I finished reading this book last week, and I was very impressed by it. I think it warrants a serious reading by anyone interested in modern culture and the place of business, particularly very large business, in it. I was thinking about Neuromancer's post that morning and decided that I'd try to share some thoughts on this work with the rest of you.

Now, I haven't written a book report in many years, so you folks who are still in school, or who are more recently graduated, be kind, OK? I'm trying to remember a rhetorical style I've been consciously avoiding for almost 10 years here ... ;-)

the conquest of cool: Business Culture, Counterculture, and the Rise of Hip Consumerism
Thomas Frank
1997, The University of Chicago Press

To begin, I should put in a bit about the author. Thomas Frank is best known to me as the editor-in-chief of The Baffler, a whenever-we-get-the-next-issue-out (but roughly quarterly) journal of what is commonly called cultural criticism. In the case of The Baffler, I think it might be more appropriate to call what they do Anthropology with an Attitude.

Frank first sets out what could be called the Standard Model of Co-Optation, which is that business in the late Sixties and continuing latched onto the then-going youth movement and twisted it to their own cynical ends. This model claims, by implication, that this act of co-optation was a purely conscious and cynical act on the part of business and advertisers to cash in on what they saw as a major trend. Frank then moves into his case, which is that the co-optation of youth was already a feature of cutting-edge advertising back into the late Fifties and, it seems, itself had a not insignificant part in the creation of the Sixties youth movement as a popular phenomenon.

:::

> **Task 1**
In the book review above, why does the writer ask readers who are still in school or recently graduated to be kind? Answer in one to three sentences.
> **Task 2**
Continue the review of The Conquest of Cool after its final sentence.

> **Data for review**
:::

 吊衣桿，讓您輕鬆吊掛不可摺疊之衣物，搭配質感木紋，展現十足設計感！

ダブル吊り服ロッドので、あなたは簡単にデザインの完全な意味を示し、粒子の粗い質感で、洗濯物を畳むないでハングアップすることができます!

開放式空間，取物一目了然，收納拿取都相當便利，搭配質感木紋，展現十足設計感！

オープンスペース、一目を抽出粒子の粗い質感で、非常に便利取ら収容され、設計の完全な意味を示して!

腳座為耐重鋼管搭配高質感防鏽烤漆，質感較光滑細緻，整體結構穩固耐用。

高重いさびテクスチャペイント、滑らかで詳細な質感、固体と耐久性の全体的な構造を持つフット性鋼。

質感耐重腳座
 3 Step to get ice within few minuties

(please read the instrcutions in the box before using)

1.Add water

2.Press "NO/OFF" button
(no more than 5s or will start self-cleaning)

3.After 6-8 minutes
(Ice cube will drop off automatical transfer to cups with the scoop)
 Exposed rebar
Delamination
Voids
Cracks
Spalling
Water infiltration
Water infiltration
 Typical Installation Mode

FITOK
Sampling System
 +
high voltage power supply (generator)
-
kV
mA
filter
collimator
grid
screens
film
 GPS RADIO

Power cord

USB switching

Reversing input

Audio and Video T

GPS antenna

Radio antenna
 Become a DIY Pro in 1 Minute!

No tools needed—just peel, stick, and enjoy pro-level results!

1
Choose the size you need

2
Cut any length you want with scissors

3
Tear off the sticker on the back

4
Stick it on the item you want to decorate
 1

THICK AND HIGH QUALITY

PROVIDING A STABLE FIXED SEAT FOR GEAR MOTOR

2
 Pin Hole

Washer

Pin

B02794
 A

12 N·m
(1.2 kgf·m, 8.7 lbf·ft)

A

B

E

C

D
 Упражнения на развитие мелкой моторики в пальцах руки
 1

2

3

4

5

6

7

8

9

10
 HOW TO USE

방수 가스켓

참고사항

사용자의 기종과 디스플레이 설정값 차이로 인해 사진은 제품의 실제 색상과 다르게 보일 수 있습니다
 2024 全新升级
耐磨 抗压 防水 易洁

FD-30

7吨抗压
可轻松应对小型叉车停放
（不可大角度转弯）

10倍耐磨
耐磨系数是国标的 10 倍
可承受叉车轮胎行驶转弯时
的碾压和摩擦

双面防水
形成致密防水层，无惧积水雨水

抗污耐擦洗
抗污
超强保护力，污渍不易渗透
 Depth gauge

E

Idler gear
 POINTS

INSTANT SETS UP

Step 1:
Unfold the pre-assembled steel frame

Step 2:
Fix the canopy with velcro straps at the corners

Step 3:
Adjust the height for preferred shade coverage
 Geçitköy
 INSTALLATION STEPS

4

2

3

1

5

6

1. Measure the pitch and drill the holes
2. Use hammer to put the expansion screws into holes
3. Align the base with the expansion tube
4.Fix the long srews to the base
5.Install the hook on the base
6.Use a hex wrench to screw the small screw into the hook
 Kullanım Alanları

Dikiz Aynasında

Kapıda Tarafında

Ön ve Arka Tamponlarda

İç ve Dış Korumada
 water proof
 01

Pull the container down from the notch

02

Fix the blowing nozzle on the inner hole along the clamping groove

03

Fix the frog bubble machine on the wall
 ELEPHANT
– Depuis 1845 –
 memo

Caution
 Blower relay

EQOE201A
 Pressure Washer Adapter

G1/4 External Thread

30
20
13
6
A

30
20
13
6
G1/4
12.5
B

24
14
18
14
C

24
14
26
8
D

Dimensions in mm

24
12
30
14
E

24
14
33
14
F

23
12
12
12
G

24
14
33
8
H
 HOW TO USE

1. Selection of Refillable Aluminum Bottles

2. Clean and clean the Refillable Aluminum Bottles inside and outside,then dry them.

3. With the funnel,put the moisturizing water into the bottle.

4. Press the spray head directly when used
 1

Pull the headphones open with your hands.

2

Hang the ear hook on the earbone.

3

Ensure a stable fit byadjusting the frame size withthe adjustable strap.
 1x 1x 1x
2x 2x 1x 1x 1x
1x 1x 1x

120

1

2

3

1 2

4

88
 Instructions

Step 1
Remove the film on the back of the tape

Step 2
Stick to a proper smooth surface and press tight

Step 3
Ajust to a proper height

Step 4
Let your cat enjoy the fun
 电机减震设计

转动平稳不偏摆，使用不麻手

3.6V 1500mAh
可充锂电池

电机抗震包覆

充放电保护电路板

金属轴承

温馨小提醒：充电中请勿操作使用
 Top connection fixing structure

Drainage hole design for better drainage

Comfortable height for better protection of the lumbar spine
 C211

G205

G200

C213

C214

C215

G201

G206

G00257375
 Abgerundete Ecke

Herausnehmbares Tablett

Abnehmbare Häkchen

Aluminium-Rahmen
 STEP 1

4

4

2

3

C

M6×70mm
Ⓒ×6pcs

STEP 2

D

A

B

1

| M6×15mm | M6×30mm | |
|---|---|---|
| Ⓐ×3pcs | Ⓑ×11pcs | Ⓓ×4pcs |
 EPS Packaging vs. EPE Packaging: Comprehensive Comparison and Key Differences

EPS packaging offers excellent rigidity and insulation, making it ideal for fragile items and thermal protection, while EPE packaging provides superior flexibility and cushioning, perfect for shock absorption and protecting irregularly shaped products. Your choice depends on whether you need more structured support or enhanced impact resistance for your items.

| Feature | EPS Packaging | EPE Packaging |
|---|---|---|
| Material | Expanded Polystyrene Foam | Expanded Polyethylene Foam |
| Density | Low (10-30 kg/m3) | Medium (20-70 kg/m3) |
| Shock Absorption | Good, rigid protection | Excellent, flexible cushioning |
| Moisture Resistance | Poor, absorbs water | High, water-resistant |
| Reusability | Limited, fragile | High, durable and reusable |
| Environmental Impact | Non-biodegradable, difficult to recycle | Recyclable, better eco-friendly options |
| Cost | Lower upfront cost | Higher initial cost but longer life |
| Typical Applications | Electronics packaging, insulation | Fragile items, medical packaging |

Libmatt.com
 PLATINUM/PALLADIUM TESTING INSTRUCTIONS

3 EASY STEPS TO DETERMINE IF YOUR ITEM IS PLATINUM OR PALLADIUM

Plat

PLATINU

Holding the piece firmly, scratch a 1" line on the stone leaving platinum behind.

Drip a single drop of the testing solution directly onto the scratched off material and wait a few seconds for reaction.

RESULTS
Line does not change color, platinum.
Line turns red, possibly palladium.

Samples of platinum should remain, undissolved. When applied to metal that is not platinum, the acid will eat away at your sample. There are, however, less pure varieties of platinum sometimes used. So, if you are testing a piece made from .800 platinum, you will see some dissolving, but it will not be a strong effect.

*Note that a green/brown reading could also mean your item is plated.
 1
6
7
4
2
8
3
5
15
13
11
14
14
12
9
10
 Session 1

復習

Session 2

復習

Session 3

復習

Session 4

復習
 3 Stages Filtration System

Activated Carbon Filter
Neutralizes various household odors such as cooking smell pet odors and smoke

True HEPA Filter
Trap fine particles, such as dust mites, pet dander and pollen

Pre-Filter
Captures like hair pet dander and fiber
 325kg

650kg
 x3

:::

> **Result 1**
The writer has not written a book report in many years. The writer is also trying to recall a rhetorical style that they have consciously avoided for almost 10 years.

> **Result 2**
That's where the book starts to get genuinely complicated and, naturally, quite fascinating. Frank did a considerable amount of research for this, largely in the archives of various advertising agencies and trade magazines. The case depends on the aesthetics and attitude of some early advertising campaigns (particularly for Volkswagon and Volvo) and on the descriptive writing about these campaigns in the advertising journals.

It's not hard to see that, if the Volkswagon and Volvo campaigns can be shown to be using the cynicism and revolutionary posturings which are the hallmark of co-optation advertising today, that his case is made, since both ad campaigns began in the early Sixties. Since this places them well before any appearance of the youth movement in the popular press, they could not have been influenced by that movement. And he puts forth a very convincing argument, particularly with the comparisons between these early campaigns and the later ad style of the American car companies.

But his case isn't entirely based on inference. The ad industry trade magazines from the late Fifties through the Sixties were the ground for a schism in the industry. The traditional agencies were losing their design staff to new "Creative" agencies which were, it seems, springing up everywhere at the time and the Creative style was challenging the traditional "Agency Man" style from decades past. The Volkswagon and Volvo campaigns he discusses are examples of the Creative agencies' new "We all know this is an ad, and isn't it funny?" style, which was becoming popular enough to start winning the big clients like VW.

Frank quotes many sources from the trade press with which he shows that the Creative advertisers saw the burgeoning youth movement of the late Sixties as a natural ally and fellow-traveller in their conflict with the more traditional business style. Thus, in their minds, it was not a case of co-opting the youth of the time but a moving together of two until-then distinct social trends.

I found the book to be very well researched and thought out. His case makes sense and he presents it extremely convincingly. His thesis casts modern advertising and such "brand" entities as MTV into a new and much more revealing light.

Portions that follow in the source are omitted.